I am trying to set up mysql so that a user 'imbnpandmkexby' can connect to database 'de0rllo43ct314' from any remote IP address, or locally.
=========== THESE ARE THE STEPS I'VE TAKEN: ===========
1) In my MySQL config, I have commented out the bind-address line, verified that skip-networking is not in the file, and restarted mysql:
#/etc/mysql/my.cnf:
#bind-address = 127.0.0.1
2) I added remote permissions (by using the '%') for user 'imbnpandmkexby' on the desired database 'de0rllo43ct314':
[ remote ] > mysql -u root -p
[ mysql ] > GRANT ALL PRIVILEGES ON de0rllo43ct314.* TO 'imbnpandmkexby'@'localhost' IDENTIFIED BY 'passwordhere' WITH GRANT OPTION;
[ mysql ] > GRANT ALL PRIVILEGES ON de0rllo43ct314.* TO 'imbnpandmkexby'@'127.0.0.1' IDENTIFIED BY 'passwordhere' WITH GRANT OPTION;
[ mysql ] > GRANT ALL PRIVILEGES ON de0rllo43ct314.* TO 'imbnpandmkexby'@'%' IDENTIFIED BY 'passwordhere' WITH GRANT OPTION;
[ mysql ] > FLUSH PRIVILEGES;
[ mysql ] > select * from mysql.user\G
This outputs:
*************************** 6. row ***************************
Host: localhost
User: imbnpandmkexby
Password: *0000000000000000000000
...
*************************** 7. row ***************************
Host: 127.0.0.1
User: imbnpandmkexby
Password:
...
*************************** 8. row ***************************
Host: %
User: imbnpandmkexby
Password:
...
3) At this point I can connect with an SSH tunnel using Sequel Pro. The user appears to have all the right permissions.

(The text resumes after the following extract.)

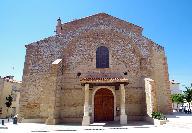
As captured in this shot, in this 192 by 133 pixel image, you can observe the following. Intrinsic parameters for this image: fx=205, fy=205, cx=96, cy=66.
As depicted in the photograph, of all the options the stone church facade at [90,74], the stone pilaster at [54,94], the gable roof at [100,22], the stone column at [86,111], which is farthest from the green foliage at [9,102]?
the stone column at [86,111]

4) Next I opened a firewall port and verified that MySQL is listening on that port:
[ remote ] > sudo iptables -I INPUT 10 -p tcp --dport 3306 -j ACCEPT
[ remote ] > sudo iptables -L
Chain INPUT (policy ACCEPT)
target prot opt source destination
ACCEPT all -- anywhere anywhere
ACCEPT all -- anywhere anywhere state RELATED,ESTABLISHED
ACCEPT tcp -- anywhere anywhere state NEW tcp dpt:4505
ACCEPT tcp -- anywhere anywhere state NEW tcp dpt:4506
ACCEPT tcp -- anywhere anywhere tcp dpt:http
ACCEPT tcp -- anywhere anywhere tcp dpt:https
ACCEPT tcp -- anywhere anywhere tcp dpt:http-alt
ACCEPT tcp -- anywhere anywhere tcp dpt:zabbix-agent
ACCEPT tcp -- anywhere anywhere tcp dpt:zabbix-trapper
ACCEPT tcp -- anywhere anywhere tcp dpt:mysql
ACCEPT tcp -- anywhere anywhere state NEW tcp dpt:ssh
ACCEPT icmp -- anywhere anywhere icmp echo-request
LOG all -- anywhere anywhere limit: avg 5/min burst 5 LOG level debug prefix "iptables denied: "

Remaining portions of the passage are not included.